Hi.
RandyP: If you are out there, I desperately need your help with this one. Anyone else also welcome to assist... :
I am trying to copy a frame of (32 x 16384) unsigned 16-bit values from one location in external DDR to another using the 64x+ core of the C6474 DSP. However, naturally I am getting poor copying speed performance due to a lot of cache misses involved during access to L3 RAM. I have compared the results with that of the EDMA3, and currently the EDMA3 is performing 20 TIMES faster!! However, I am running into source and destination BIDX overflow issues with the EDMA3 when the size of the matrix is increased any further.
Default L1D cache size for the C6474 is 32kB. I have tried to disable the cache before the copy by setting the L1D cache size to 0 using the CSL CACHE_setL1dSize(CACHE_L1_0KCACHE), and restoring it afterwards back to 32k. I was hoping this would force the core to read-write directly to the DDR, bypassing the cache and alleviating the penalties of cache misses, and consequently performing faster.

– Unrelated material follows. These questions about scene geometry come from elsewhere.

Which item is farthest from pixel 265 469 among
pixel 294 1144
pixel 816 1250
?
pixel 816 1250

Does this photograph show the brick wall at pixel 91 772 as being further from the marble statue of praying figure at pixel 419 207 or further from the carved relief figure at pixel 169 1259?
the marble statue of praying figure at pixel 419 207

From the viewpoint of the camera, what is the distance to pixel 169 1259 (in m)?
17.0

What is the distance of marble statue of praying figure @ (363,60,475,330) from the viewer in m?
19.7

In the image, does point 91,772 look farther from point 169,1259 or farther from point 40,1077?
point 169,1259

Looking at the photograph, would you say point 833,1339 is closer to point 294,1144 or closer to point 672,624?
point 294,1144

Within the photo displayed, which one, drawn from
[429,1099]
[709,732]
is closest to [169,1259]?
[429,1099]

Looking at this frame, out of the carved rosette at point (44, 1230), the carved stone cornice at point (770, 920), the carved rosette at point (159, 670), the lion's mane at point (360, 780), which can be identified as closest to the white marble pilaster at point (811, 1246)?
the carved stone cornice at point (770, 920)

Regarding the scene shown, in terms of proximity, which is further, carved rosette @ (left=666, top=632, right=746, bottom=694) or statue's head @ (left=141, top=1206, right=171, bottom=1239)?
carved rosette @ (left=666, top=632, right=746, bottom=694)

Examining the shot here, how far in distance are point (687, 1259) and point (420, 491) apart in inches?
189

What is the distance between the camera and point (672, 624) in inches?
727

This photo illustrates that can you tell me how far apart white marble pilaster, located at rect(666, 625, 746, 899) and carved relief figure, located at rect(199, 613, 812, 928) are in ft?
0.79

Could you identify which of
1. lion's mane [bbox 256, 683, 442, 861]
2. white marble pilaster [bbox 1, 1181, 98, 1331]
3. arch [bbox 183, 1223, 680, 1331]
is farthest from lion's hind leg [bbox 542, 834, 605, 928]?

However, I am always getting the same copying speed performance, regardless of the cache size setting, and pretty poor compared to the EDMA3.
I have 2x questions that I would like to get answers for:
- Am I following the right approach in trying to avoid cache misses, or is there some other way to achieve this?
- Will the EDMA3 ALWAYS have better performance to the core in this regard, and why?
Thank you for the help!
Estian.